I hope you know I was just joking. I can understand if Game of Thrones didn't catch your fancy. To each their own.


----------



## The Crimson Angel (Dec 26, 2010)

This is my favorite book series by far. The way in which GRRM splits the story into different POV characters really allows you a wide view of the different sides, versus just a "black vs white" fantasy novel. Very graphic when it comes to the violence and the smexy time, but if you don't mind that, I'd highly recommend this book series to anyone.


----------



## Mutatio NOmenis (Jun 22, 2009)

I haven't read them yet, but I've learned about them from TV Tropes. They sound excellent and subversive.


----------



## Ventricity (Mar 30, 2009)

the books are character driven, and as such they are very dramatic and is similar to tv soaps in many ways. they are very engrossing because you want to find out what happens to all the characters and houses. the problem is that the books are very thin on story. the first book is fine, it is well structured, but then the series takes off in all directions and the overall story never really moves forward, coming to a deadend in the latest book(it's a mess). i can see that george martin will have problems with closure. another thing i don't like is that because it's all about the characters and social settings of power, i can't help but feel that alot of the stuff that goes on has no real planning behind them, save for certain plot points like deaths. some characters are simply superflous. that being said i like the superflous stuff for what it is, but i can't help but feel that i would have liked a richer world and lore to supplement it. i love the unsentimental approach and the characters, unlike robert jordan. a song of ice and fire is weak on imagination compared to some other writers, but he makes up for it in other areas.


----------



## nevermore (Oct 1, 2010)

I picked up the first book a while ago but abandoned it before I got very far because of academic pressures. Would love to try it again. I love the idea of fantasy but have not read much of it because I have had a bad experience with Goodkind (those of you who have read him should know what I mean). I like Martin's approach of killing of major characters...might be painful but it makes the story much more suspenseful because you realize he means business. (I also love how he said he thought Gandalf should not have come back in Lord of the Rings. Don't know if I agree, but that cliche bothers me a lot because it's SO overused and just cheapens death in fantasy generally...I really want to read a fantasy series where the wizard/mentor STAYS dead!:tongue


----------



## UniqueFinallyAmongPeers (Jan 2, 2011)

Coming from someone who have read a lot of fantasy, or at least around a hundred books:

Game of Thrones is one of the better series that have been made.
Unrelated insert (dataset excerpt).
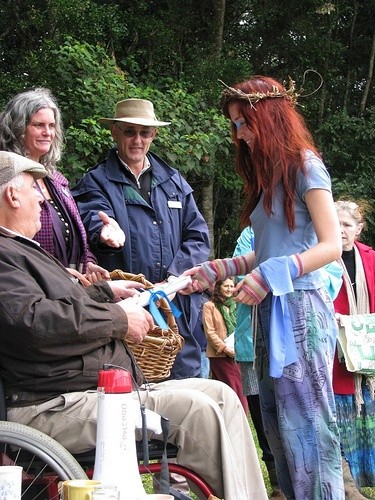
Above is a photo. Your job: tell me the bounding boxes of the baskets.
[80,269,185,382]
It's in my top ten, maybe top five if you give me enough time to think about it.
I've only read the first book though, so technically I can only talk about that one.
Believable characters, interesting environment, ambitious plotline (both a pro and a con).


However, nothing beats Mistborn by Brandon Sanderson. Best fantasy story I've _ever_ read. Period.
So I disagree with you, *Stand Alone*.
Sanderson is at the top, if anything's a pinnacle it's his Mistborn triology.


----------



## Coburn (Sep 3, 2010)

I have to admit, while I think Martin is very good at creating story, I find his prose absolutely despicable. I cannot tell you how much I despise his writing style.

Thankfully, that's what the new adaptation is for. It gets rid of the one thing that ruined the books and keeps everything else. YAY for adaptations!


----------